Abdominal fat and sleep apnea: the chicken or the egg?

Obstructive sleep apnea (OSA) syndrome is a disorder characterized by repetitive episodes of upper airway obstruction that occur during sleep. Associated features include loud snoring, fragmented sleep, repetitive hypoxemia/hypercapnia, daytime sleepiness, and cardiovascular complications. The prevalence of OSA is 2-3% and 4-5% in middle-aged women and men, respectively. The prevalence of OSA among obese patients exceeds 30%, reaching as high as 50-98% in the morbidly obese population. Obesity is probably the most important risk factor for the development of OSA. Some 60-90% of adults with OSA are overweight, and the relative risk of OSA in obesity (BMI >29 kg/m(2)) is >or=10. Numerous studies have shown the development or worsening of OSA with increasing weight, as opposed to substantial improvement with weight reduction. There are several mechanisms responsible for the increased risk of OSA with obesity. These include reduced pharyngeal lumen size due to fatty tissue within the airway or in its lateral walls, decreased upper airway muscle protective force due to fatty deposits in the muscle, and reduced upper airway size secondary to mass effect of the large abdomen on the chest wall and tracheal traction. These mechanisms emphasize the great importance of fat accumulated in the abdomen and neck regions compared with the peripheral one. It is the abdomen much more than the thighs that affect the upper airway size and function. Hence, obesity is associated with increased upper airway collapsibility (even in nonapneic subjects), with dramatic improvement after weight reduction. Conversely, OSA may itself predispose individuals to worsening obesity because of sleep deprivation, daytime somnolence, and disrupted metabolism. OSA is associated with increased sympathetic activation, sleep fragmentation, ineffective sleep, and insulin resistance, potentially leading to diabetes and aggravation of obesity. Furthermore, OSA may be associated with changes in leptin, ghrelin, and orexin levels; increased appetite and caloric intake; and again exacerbating obesity. Thus, it appears that obesity and OSA form a vicious cycle where each results in worsening of the other.

We thank Dr. Oltmanns for the important, eye-opening comments raised in her online letter to the editor (1). Indeed, in our article we discuss the complex relationships between obesity/abdominal fat and sleep disordered breathing (SDB) (2). While the effects of obesity on upper airway collapsibility are well established, the potential SDB-induced weight gain is less understood.

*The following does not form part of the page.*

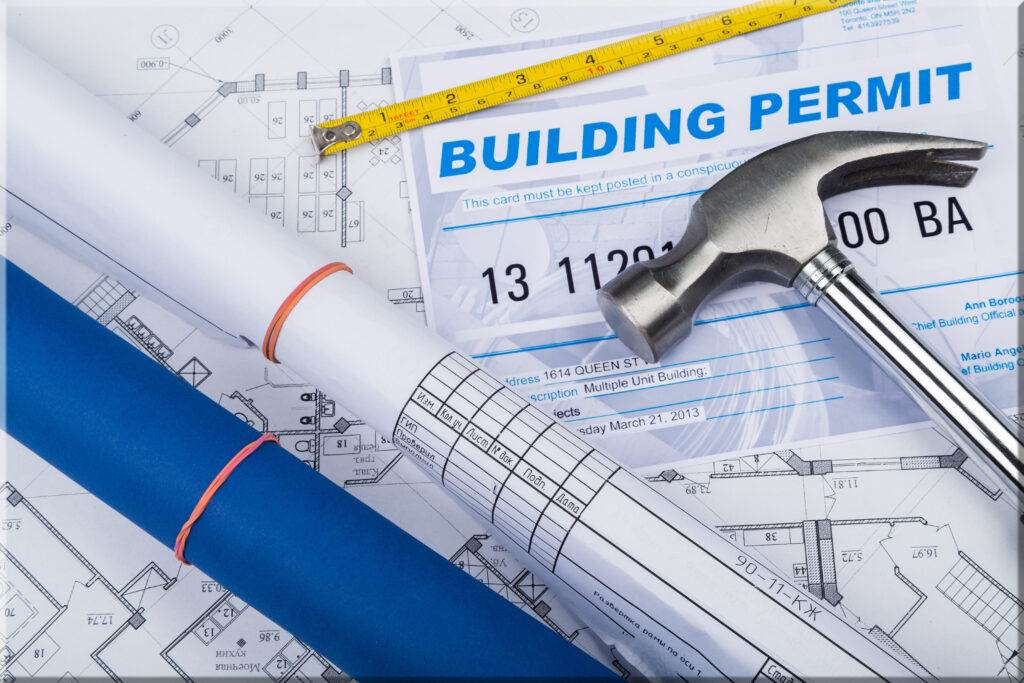 Building permits, blueprints, hammer and tape measure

The major processes in obstructive sleep apnea (OSA) are sleep fragmentation (and consequently daytime somnolence and sympathetic nerve activation) and intermittent hypoxia/reoxygenation (and consequently oxidative stress, reactive oxygen species formation, and inflammatory response). Sleep fragmentation can lead to effective sleep deprivation, daytime somnolence, reduced physical activity, and eventually weight gain. The effects of intermittent hypoxia are less obvious. Acute hypoxia has been recently shown to result in reduced resting energy expenditure (3), which, as stated by Oltmanns, may partially relate to weight gain in patients with OSA. However, these patients have been shown to demonstrate an increased metabolic rate, which is probably due to the increased work of breathing associated with recurrent upper airway collapse and elevated respiratory effort against obstructed airway (4).

As mentioned in Oltmanns’ letter, insulin resistance is one important mechanism that may lead to weight gain in patients with OSA. Although the underlying mechanism resulting in insulin resistance in patients with OSA is not fully understood, several options, such as effective sleep deprivation and elevated sympathetic activity, may play a role. Concerning the role of hypoxia, we described the study by Polotsky et al. (5) who suggest that the increase in insulin resistance in response to prolonged intermittent hypoxia was dependent on the disruption of leptin pathways. The study mentioned in Oltmanns’ letter (6) examined the effects of acute hypoxia (of 30 min duration) on glucose tolerance in 14 healthy men under the conditions of a euglycemic clamp. Their finding that acute hypoxia results in glucose intolerance is of great interest and importance and may relate to the insulin resistance observed in patients with OSA, albeit in the latter case the hypoxia is of shorter duration and with a characteristic intermittent pattern. In addition, their finding of elevated epinephrine release with hypoxia suggests that sympathetic activation may play a role in the glucose intolerance they reported.

Thus, it seems that indeed the relationships between OSA and obesity are complex. We thank Dr. Oltmanns for her important comments that further emphasize the complexity of this issue, which indisputably requires further investigation.